Close Encounters with Hippos on Lake Naivasha

It’s our final day here at Camp Carnelleys on Lake Naivasha. We’re getting ready to head back to Nairobi for a few days of downtime in the city before making our way to Kampala, the final stop on our four-month backpacking trip through southern and east Africa.

Lake Naivasha surpassed our expectations and we’re so glad we made the 2.5 hour trip out here. Yesterday’s self-guided bike tour through Hell’s Gate National Park, and descent into Hell’s Gate Gorge was one of the highlights of our trip.

Yet our time here whiling away the days on the shores of Lake Naivasha has also been very memorable.

Before we head back to Nairobi today, we thought we’d attempt one more adventure involving cozying up to some very large water-dwelling mammals. But we’ve got a bit of time before our boat leaves.

Early morning here on the banks of Lake Naivasha is a magical time, just as the sun peaks over the horizon. Here at 6,200 feet above sea level, the sun casts a radiant glow over everything.

It’s a perfect time to poke around the grounds to see what’s come out to greet the day.

After breakfast, it’s time to hop in a boat with our seasoned guide and head out into hippo-infested waters. Woohoo!

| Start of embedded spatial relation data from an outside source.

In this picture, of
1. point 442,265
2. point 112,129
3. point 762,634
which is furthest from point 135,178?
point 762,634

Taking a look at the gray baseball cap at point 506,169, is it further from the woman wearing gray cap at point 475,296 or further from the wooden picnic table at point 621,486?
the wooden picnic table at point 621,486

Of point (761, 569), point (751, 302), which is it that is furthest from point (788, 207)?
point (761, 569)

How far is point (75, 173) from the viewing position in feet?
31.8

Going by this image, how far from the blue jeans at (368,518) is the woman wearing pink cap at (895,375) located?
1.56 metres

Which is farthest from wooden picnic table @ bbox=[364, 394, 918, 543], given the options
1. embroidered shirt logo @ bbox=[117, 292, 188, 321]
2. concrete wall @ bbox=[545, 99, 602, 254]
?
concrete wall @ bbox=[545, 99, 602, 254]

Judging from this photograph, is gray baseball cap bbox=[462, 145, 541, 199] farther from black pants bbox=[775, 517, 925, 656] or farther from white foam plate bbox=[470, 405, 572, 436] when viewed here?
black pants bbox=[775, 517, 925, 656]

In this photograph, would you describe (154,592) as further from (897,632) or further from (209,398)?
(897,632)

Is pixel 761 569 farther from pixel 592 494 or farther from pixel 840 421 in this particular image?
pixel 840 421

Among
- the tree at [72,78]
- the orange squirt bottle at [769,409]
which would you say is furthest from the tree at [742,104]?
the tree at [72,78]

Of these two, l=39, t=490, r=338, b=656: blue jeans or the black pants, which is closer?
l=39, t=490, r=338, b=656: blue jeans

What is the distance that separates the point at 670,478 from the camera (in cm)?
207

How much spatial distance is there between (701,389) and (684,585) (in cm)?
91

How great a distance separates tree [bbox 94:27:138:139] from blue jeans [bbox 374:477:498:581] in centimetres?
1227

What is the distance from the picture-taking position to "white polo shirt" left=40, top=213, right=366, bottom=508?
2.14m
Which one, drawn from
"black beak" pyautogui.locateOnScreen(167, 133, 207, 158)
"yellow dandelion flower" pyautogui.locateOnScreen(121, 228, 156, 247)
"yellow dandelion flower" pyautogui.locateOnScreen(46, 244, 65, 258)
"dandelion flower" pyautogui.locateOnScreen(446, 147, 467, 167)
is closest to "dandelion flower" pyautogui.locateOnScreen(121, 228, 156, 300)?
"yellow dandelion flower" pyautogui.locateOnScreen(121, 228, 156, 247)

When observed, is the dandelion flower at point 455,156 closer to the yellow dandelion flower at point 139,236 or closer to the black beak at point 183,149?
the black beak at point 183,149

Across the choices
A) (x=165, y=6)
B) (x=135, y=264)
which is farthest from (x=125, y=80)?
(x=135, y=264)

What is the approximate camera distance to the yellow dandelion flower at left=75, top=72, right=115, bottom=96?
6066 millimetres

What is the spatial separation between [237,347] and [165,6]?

Not sure the life jackets are going to do us much good if we happen to fall over board, since the hippos would undoubtedly make it to us before help arrives. We’ll just have to make sure it doesn’t come to that…

From the shore, it wouldn’t seem like you’d see much of anything on the lake. After all, it looks like a whole lot of water and nothing else.

But a few minutes into our journey, it becomes evident we were very wrong in this respect. The lake surface is teeming with life, and lots of it.

Reed Cormorants are a common sight on the many branches and logs floating on the surface.

African Spoonbill surrounded by Sacred Ibis.

Another Reed Cormorant.

Not sure what this is/was. Perhaps an old viewing platform or restaurant.

Two Giant Kingfishers have found a home.

Lots of bird sightings, but still on the lookout for Hippos.

Then, our guide stops the boat and points out two sets of eyes peering at us from about 50 meters away.


Then, more birds of course. Yellow Billed Stork here.

And another ominous set of eyes breaking the surface.

A gaggle of Great White Pelicans.

A Great Egret.

Crowned Cranes (Crested Cranes), the national bird of neighboring Uganda.

Looks like we’ve been spotted. Time to move on.

More Hippos. We’re told this is about as close as you want to get, and you don’t want to linger long.

We’re also told that every so often the Hippos do snap up the odd fishermen out here…

Generally, they’re not aggressive, but extremely territorial if they happen to find you crossing into their space.

It wasn’t long until we moved on. And that’s fine by us.

Double trouble.

After 90 minutes on the water, we’ve safely made our way back to Camp Carnelleys.

A beautiful November day to be on the water and a surprising amount to see in such a short time. Highly recommended!

Now it’s time to catch our Matatu back to the big city. So long, Naivasha!